Alexander Hamilton Papers

From Alexander Hamilton to Elizabeth Hamilton, [28 May 1789]

To Elizabeth Hamilton

[May 28, 1789]

I am miserable My beloved angel that I cannot yet come to you; but this abominable business still detains us & will do it for some days.1 I would willingly endure the fatigue of a journey to visit you, if it were but for a minute; but such is my situation and the expectation of those for whom I act, that I cannot get away for an hour. It cannot however much longer keep me from my beloved; and the moment I can I will fly to your bosom.
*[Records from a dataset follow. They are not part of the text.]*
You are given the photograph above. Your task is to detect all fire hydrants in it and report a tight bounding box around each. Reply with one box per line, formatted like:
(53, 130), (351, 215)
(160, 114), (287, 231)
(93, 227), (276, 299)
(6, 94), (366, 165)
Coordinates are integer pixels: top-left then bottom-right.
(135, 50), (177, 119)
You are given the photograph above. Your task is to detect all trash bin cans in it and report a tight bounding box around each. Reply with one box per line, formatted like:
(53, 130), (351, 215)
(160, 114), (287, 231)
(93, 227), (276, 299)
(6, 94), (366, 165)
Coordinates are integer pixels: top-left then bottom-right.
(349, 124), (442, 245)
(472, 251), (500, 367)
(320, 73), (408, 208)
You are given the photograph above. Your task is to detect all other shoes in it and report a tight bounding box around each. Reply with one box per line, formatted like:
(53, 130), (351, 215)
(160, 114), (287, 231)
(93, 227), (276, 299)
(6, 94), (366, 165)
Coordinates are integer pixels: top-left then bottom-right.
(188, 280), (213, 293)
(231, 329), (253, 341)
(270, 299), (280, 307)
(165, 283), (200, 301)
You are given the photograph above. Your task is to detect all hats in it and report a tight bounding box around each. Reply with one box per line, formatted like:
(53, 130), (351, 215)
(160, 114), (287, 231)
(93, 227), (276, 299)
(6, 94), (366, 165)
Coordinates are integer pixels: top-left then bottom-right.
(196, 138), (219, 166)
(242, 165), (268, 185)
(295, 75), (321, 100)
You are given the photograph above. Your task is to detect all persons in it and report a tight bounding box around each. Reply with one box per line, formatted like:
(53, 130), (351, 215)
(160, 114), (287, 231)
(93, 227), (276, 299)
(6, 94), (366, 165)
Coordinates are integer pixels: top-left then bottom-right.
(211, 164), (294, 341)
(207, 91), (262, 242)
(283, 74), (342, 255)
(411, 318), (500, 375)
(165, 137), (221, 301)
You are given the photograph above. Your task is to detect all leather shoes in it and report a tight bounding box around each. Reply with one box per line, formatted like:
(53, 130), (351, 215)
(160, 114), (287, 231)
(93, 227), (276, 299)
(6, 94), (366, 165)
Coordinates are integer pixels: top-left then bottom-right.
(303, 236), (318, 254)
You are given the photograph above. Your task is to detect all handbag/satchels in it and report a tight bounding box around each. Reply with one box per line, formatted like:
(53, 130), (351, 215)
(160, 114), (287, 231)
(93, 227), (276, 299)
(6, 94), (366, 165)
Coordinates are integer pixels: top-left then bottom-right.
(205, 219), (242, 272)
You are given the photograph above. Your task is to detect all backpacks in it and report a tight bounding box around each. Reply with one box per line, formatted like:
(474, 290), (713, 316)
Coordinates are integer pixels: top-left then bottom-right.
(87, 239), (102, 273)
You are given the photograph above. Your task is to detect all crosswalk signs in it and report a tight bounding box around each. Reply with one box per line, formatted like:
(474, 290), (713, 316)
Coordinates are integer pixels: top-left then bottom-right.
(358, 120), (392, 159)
Engage the house on the conditions you mention.2 When I come to town I will examine the title and advance the money, if I find no legal incumbrance & impediment. Tell Mr. Barkeley this.3 Blessing without number upon you and my little ones.


AL[S], Hamilton Papers, Library of Congress.

1The “abominable business” which had detained H must have occurred outside of New York City. It probably was a case at some county court, for the Supreme Court met only in January, April, July, and October.

2H is referring to the house at 58 Wall Street which he had rented for at least a year. See H to Elizabeth Hamilton, March 17, 1788 (PAH, III, 599); “Conveyance from James Barclay and Others,” September 17, 1785 (printed in PAH, XXVI).

3Probably James Barclay, an auctioneer whose business was conducted at 14 Hanover Square.